╭─ Record excerpts

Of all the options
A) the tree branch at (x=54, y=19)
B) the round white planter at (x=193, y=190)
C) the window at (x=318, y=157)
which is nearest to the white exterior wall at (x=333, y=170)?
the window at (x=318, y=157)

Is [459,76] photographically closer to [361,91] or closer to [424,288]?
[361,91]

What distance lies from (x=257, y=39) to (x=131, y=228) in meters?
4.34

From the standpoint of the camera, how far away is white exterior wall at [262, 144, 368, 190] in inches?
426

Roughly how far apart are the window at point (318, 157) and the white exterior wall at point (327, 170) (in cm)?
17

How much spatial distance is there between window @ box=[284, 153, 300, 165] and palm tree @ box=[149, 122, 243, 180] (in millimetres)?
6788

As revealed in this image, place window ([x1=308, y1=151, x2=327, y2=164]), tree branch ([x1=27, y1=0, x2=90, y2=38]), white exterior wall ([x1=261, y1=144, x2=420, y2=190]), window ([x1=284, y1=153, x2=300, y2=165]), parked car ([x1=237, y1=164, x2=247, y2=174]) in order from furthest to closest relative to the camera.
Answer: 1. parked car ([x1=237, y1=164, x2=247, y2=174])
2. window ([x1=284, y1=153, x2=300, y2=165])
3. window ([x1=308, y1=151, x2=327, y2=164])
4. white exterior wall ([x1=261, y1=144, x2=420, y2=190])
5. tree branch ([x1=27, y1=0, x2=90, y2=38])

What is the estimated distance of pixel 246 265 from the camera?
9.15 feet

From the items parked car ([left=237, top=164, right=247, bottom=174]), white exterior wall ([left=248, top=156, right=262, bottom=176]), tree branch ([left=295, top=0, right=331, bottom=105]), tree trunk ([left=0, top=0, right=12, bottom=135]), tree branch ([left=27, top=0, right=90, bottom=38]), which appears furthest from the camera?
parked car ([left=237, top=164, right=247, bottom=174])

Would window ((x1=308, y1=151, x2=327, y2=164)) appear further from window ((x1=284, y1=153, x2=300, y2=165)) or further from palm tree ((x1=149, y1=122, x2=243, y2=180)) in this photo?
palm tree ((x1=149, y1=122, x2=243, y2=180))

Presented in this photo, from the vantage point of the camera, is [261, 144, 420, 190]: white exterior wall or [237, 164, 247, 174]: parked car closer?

╰─

#### [Task objective]
Render every line of the items above as a JSON list of strings, one string per line, omitting any blank lines.

#### [Solution for this task]
[
  "Of all the options",
  "A) the tree branch at (x=54, y=19)",
  "B) the round white planter at (x=193, y=190)",
  "C) the window at (x=318, y=157)",
  "which is nearest to the white exterior wall at (x=333, y=170)?",
  "the window at (x=318, y=157)",
  "Is [459,76] photographically closer to [361,91] or closer to [424,288]?",
  "[361,91]",
  "What distance lies from (x=257, y=39) to (x=131, y=228) in meters?",
  "4.34",
  "From the standpoint of the camera, how far away is white exterior wall at [262, 144, 368, 190] in inches?",
  "426",
  "Roughly how far apart are the window at point (318, 157) and the white exterior wall at point (327, 170) (in cm)?",
  "17",
  "How much spatial distance is there between window @ box=[284, 153, 300, 165] and palm tree @ box=[149, 122, 243, 180] (in millimetres)?",
  "6788",
  "As revealed in this image, place window ([x1=308, y1=151, x2=327, y2=164]), tree branch ([x1=27, y1=0, x2=90, y2=38]), white exterior wall ([x1=261, y1=144, x2=420, y2=190]), window ([x1=284, y1=153, x2=300, y2=165]), parked car ([x1=237, y1=164, x2=247, y2=174]) in order from furthest to closest relative to the camera.",
  "Answer: 1. parked car ([x1=237, y1=164, x2=247, y2=174])",
  "2. window ([x1=284, y1=153, x2=300, y2=165])",
  "3. window ([x1=308, y1=151, x2=327, y2=164])",
  "4. white exterior wall ([x1=261, y1=144, x2=420, y2=190])",
  "5. tree branch ([x1=27, y1=0, x2=90, y2=38])",
  "What is the estimated distance of pixel 246 265 from the camera?",
  "9.15 feet",
  "From the items parked car ([left=237, top=164, right=247, bottom=174]), white exterior wall ([left=248, top=156, right=262, bottom=176]), tree branch ([left=295, top=0, right=331, bottom=105]), tree trunk ([left=0, top=0, right=12, bottom=135]), tree branch ([left=27, top=0, right=90, bottom=38]), which appears furthest from the camera?",
  "parked car ([left=237, top=164, right=247, bottom=174])",
  "Would window ((x1=308, y1=151, x2=327, y2=164)) appear further from window ((x1=284, y1=153, x2=300, y2=165)) or further from palm tree ((x1=149, y1=122, x2=243, y2=180)) in this photo?",
  "palm tree ((x1=149, y1=122, x2=243, y2=180))",
  "Presented in this photo, from the vantage point of the camera, is [261, 144, 420, 190]: white exterior wall or [237, 164, 247, 174]: parked car closer?"
]